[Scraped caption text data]
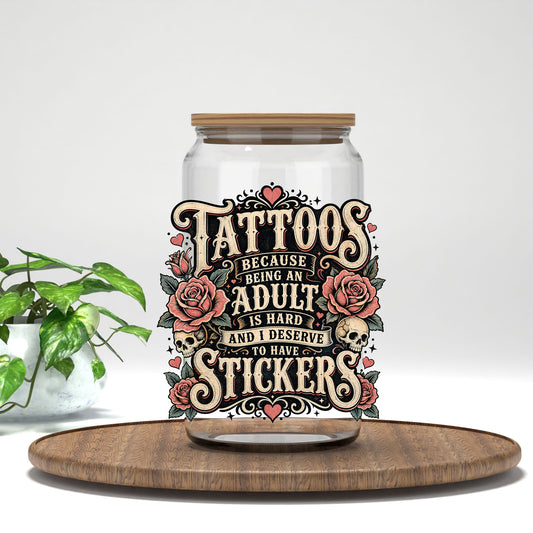 Tattoos adult stickers UV DTF transfer on a clear glass can with a bamboo lid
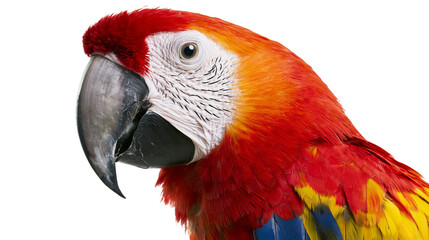 Scarlet macaw parrot head profile with vibrant red yellow and blue feathers, isolated on transparent background © pnghub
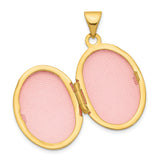 14k Yellow Gold Oval Locket Pendant, Polished Classic Keepsake Charm for Women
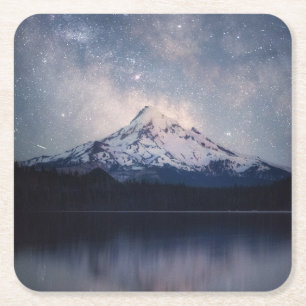 Mountains Mt. Hood Portland, Oregon Square Paper Coaster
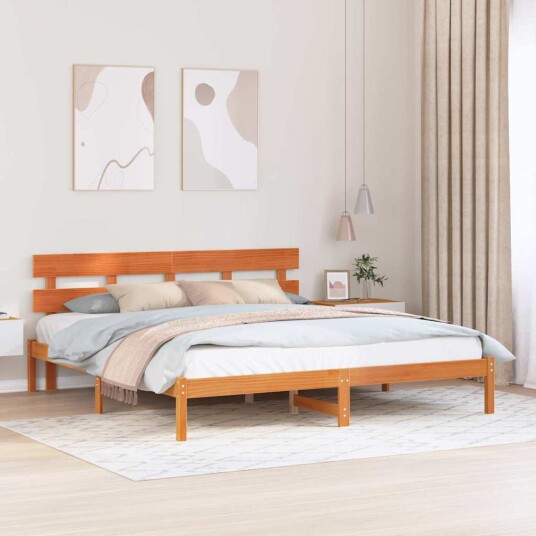  Sengestamme med hodegjerde Brun 200 x 200 cm Massivt furutre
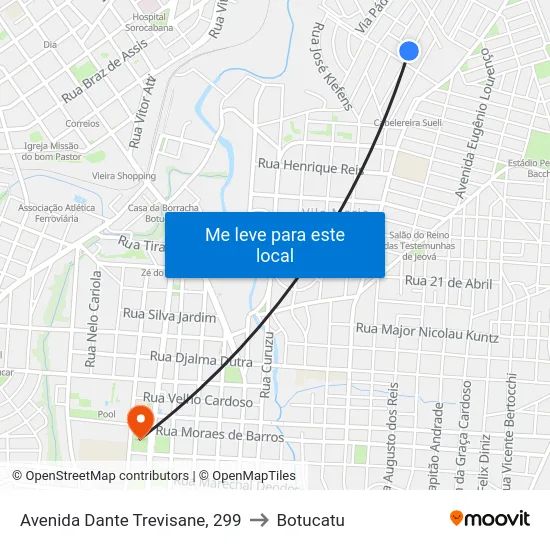 Avenida Dante Trevisane, 299 to Botucatu map
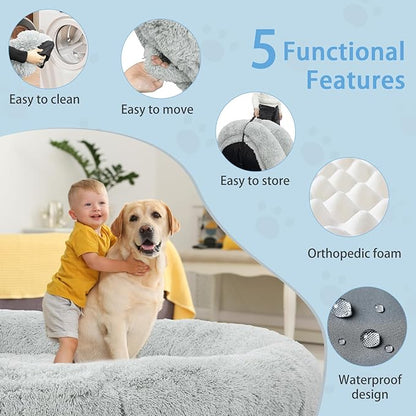 Human & Dog Bed - 71''x45''x12'' Fits People & Pets, 10 CM Thick Memory Foam, Washable, Adult & Large Size, Giant Oversize, Foldable with Plump Pillow, Blanket, Strap - Grey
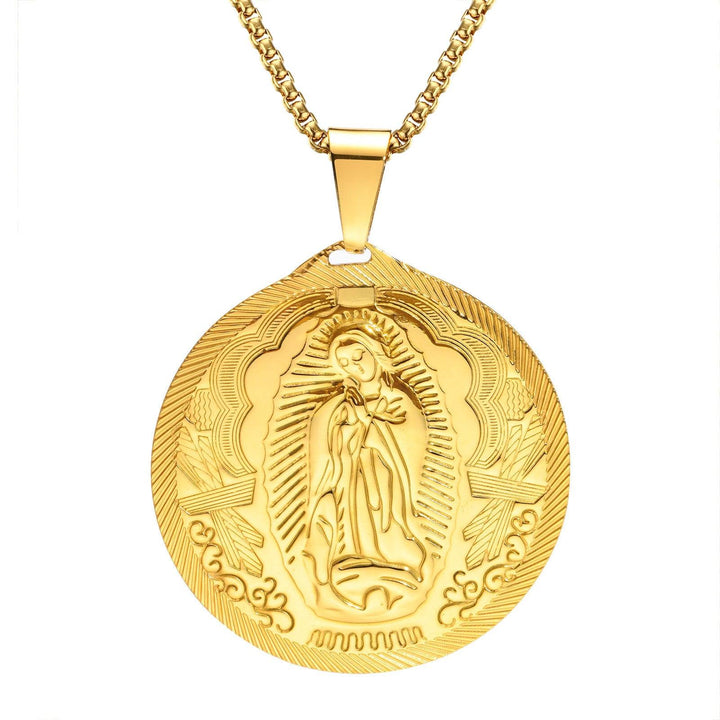 Stainless Steel Virgin Mary Pendant Gold Necklace - Super Amazing Store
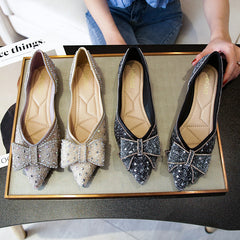 Women's Pumps Summer Flat Bowknot Rhinestone Low-cut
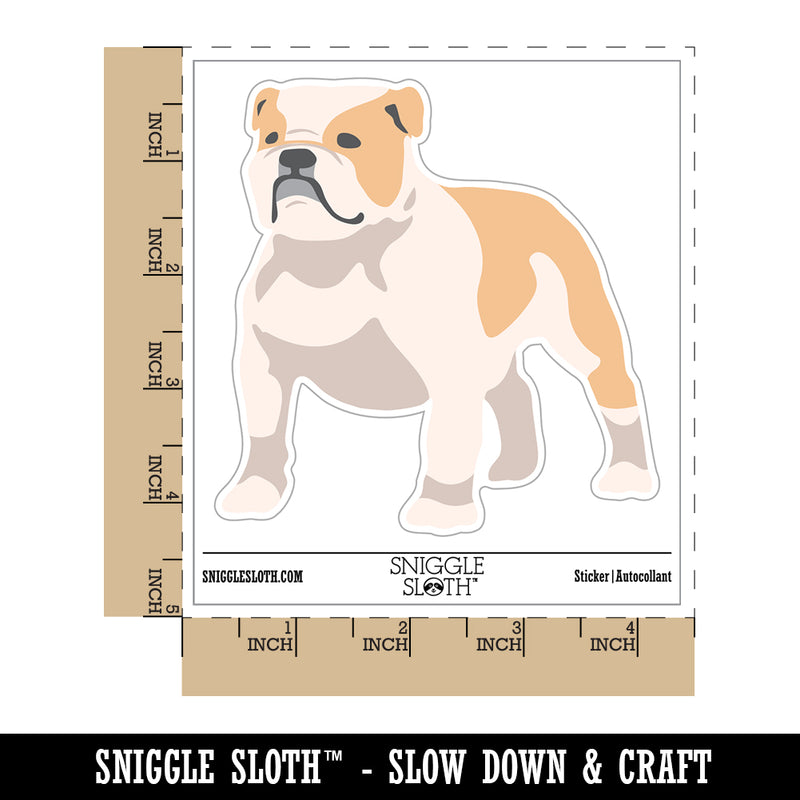 Bulldog English British Dog Solid Waterproof Vinyl Phone Tablet Laptop Water Bottle Sticker Set - 5 Pack
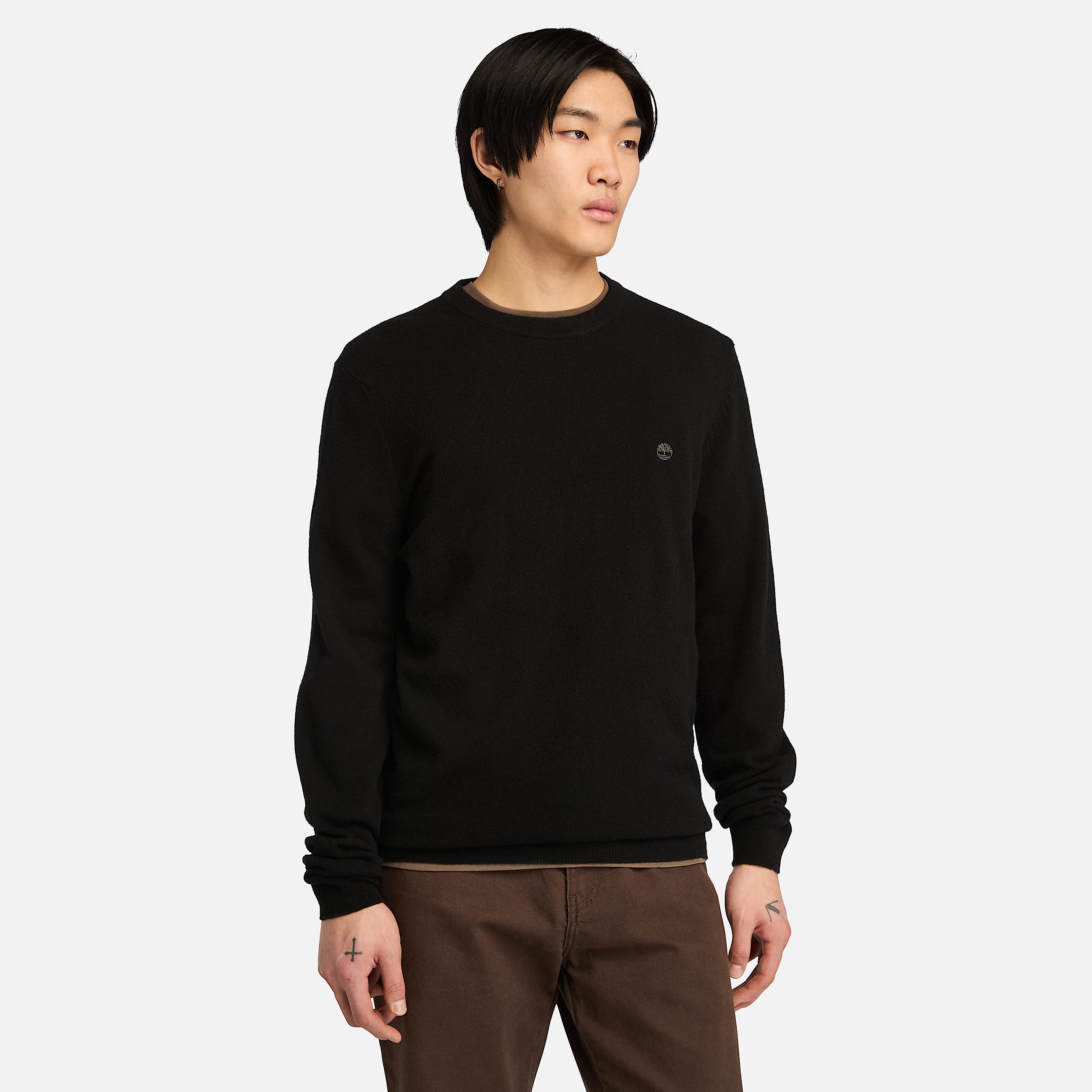 Pull en laine mrinos  col rond Cohas Brook Timberland pour homme en noir TBL noir HERO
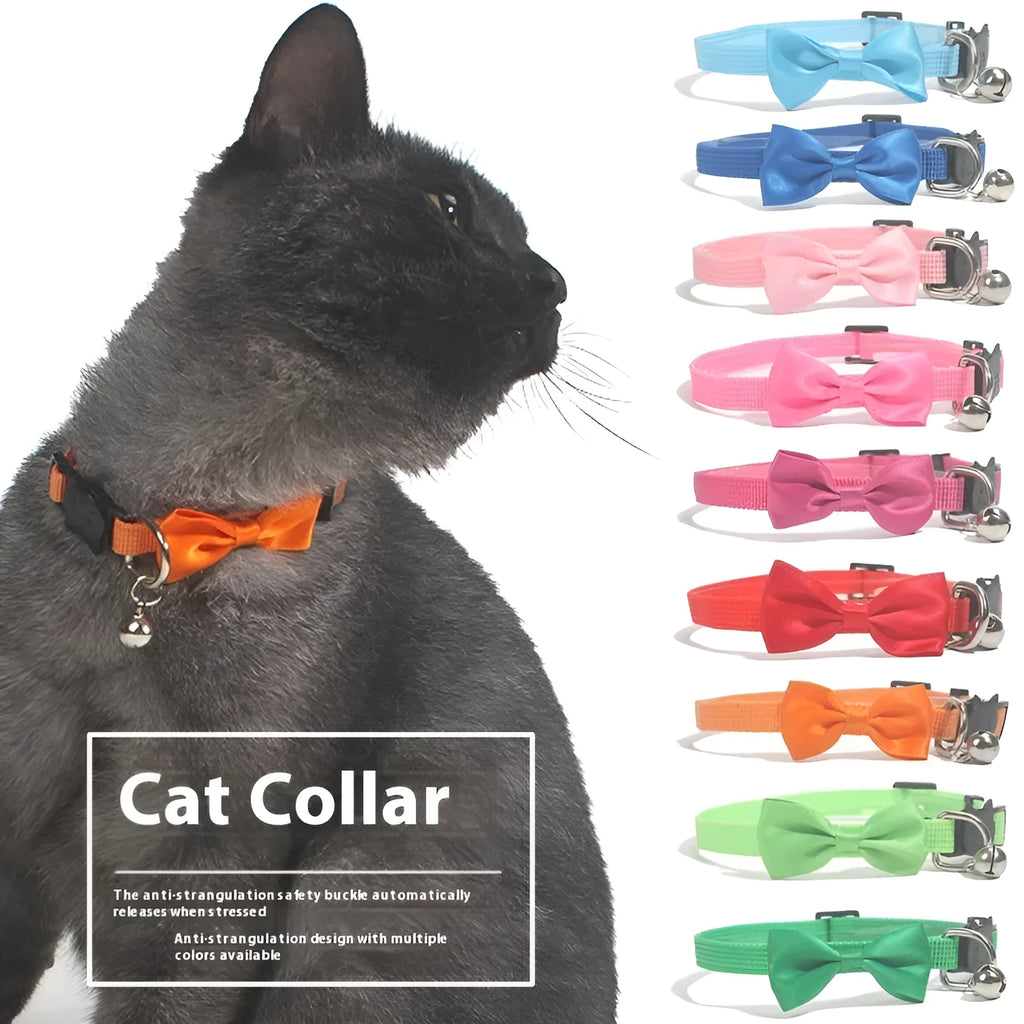 Striped multi-colour adjustable nylon cat collar with a small bell attached.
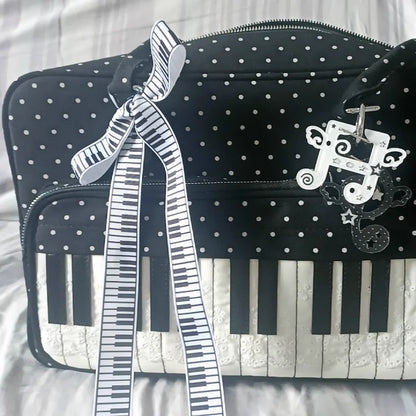 Fashion Polka Dot Ladies Piano Bag New Style Niche Underarm Shoulder Bag Sweet Personality Piano Backpack Women's Bag Square Bag.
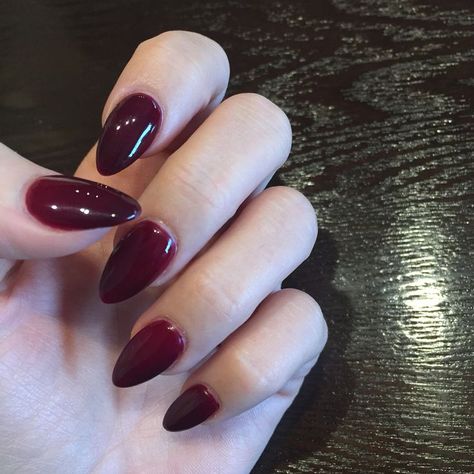 Dark Nail Color Ideas, Merlot Nails, Forearm Sleeve Tattoo, Oxblood Nails, Zelda Spellman, 헬로키티 배경화면, Dark Nail, Unghie Sfumate, Dark Red Nails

» **Problem**
Please transcribe exactly the line containing "Sengestamme med hodegjerde" and every later line through the end of the records above, omitting pictures.

» **Answer space**
  Sengestamme med hodegjerde Brun 200 x 200 cm Massivt furutre
 Avenida Dante Trevisane, 299 to Botucatu map
 Human & Dog Bed - 71''x45''x12'' Fits People & Pets, 10 CM Thick Memory Foam, Washable, Adult & Large Size, Giant Oversize, Foldable with Plump Pillow, Blanket, Strap - Grey
 Stainless Steel Virgin Mary Pendant Gold Necklace - Super Amazing Store
 Women's Pumps Summer Flat Bowknot Rhinestone Low-cut
 Bulldog English British Dog Solid Waterproof Vinyl Phone Tablet Laptop Water Bottle Sticker Set - 5 Pack
 Pull en laine mrinos  col rond Cohas Brook Timberland pour homme en noir TBL noir HERO
 Striped multi-colour adjustable nylon cat collar with a small bell attached.
 Fashion Polka Dot Ladies Piano Bag New Style Niche Underarm Shoulder Bag Sweet Personality Piano Backpack Women's Bag Square Bag.
 Dark Nail Color Ideas, Merlot Nails, Forearm Sleeve Tattoo, Oxblood Nails, Zelda Spellman, 헬로키티 배경화면, Dark Nail, Unghie Sfumate, Dark Red Nails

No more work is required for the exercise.